**Data for this exercise**
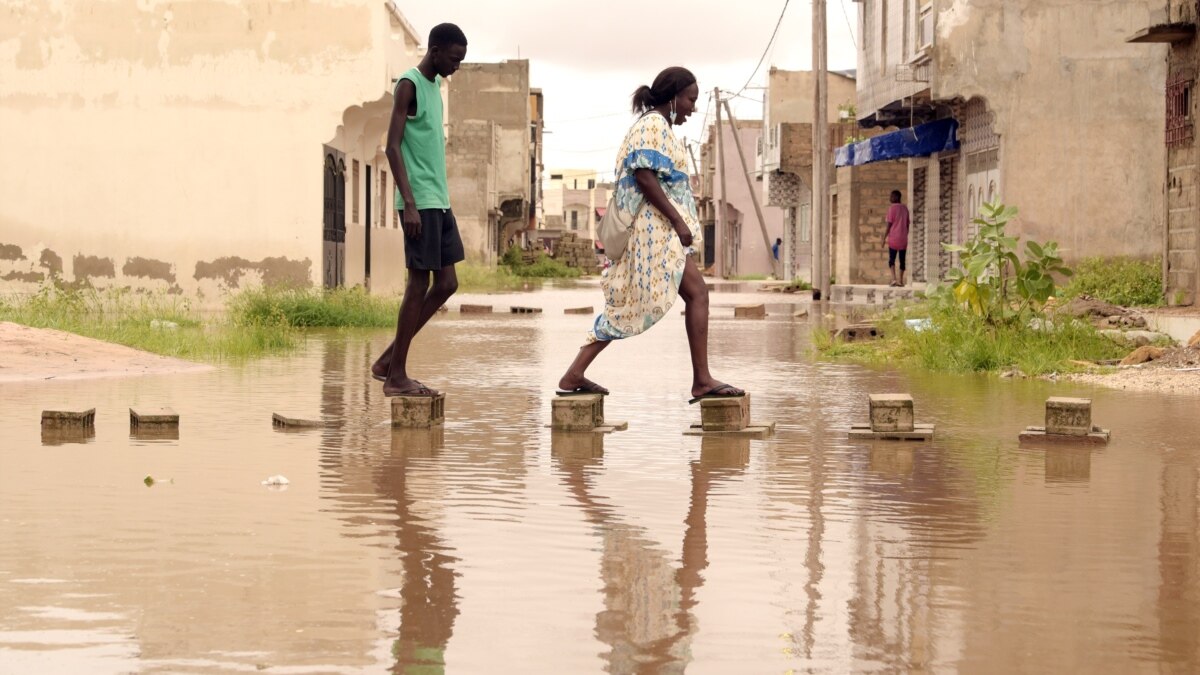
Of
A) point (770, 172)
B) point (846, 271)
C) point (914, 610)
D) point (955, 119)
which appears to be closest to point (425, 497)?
point (914, 610)

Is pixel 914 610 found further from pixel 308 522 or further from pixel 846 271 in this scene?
pixel 846 271

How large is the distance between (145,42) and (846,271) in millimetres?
19062

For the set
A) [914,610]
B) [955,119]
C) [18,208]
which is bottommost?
[914,610]

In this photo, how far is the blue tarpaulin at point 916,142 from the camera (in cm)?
2941

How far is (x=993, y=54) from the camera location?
24875mm

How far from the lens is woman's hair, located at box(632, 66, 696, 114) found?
877 cm

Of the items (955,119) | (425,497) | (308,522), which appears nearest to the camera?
(308,522)

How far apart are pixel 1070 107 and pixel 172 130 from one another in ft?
41.9

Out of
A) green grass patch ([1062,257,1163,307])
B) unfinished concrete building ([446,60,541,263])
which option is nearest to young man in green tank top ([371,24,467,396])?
green grass patch ([1062,257,1163,307])

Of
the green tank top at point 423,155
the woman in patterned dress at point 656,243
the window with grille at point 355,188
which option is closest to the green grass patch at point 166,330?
the green tank top at point 423,155

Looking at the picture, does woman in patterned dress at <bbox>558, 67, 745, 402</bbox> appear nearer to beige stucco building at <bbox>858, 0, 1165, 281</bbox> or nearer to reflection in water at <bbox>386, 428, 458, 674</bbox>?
reflection in water at <bbox>386, 428, 458, 674</bbox>

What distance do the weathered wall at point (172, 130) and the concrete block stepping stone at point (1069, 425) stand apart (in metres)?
16.7

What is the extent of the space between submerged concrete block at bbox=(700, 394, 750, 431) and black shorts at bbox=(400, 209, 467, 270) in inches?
61.2

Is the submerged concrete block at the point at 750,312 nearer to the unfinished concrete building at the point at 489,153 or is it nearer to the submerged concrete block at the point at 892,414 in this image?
the submerged concrete block at the point at 892,414
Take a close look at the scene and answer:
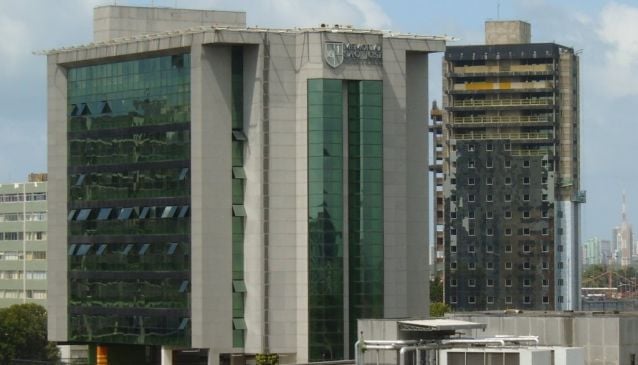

**Your instructions**
Report each line of the entries above that contains the string "grass", matching case exactly.

**Solved exercise**
A) green grass patch ([1062,257,1163,307])
green grass patch ([1062,257,1163,307])
which option is closest to the green grass patch at point 166,330?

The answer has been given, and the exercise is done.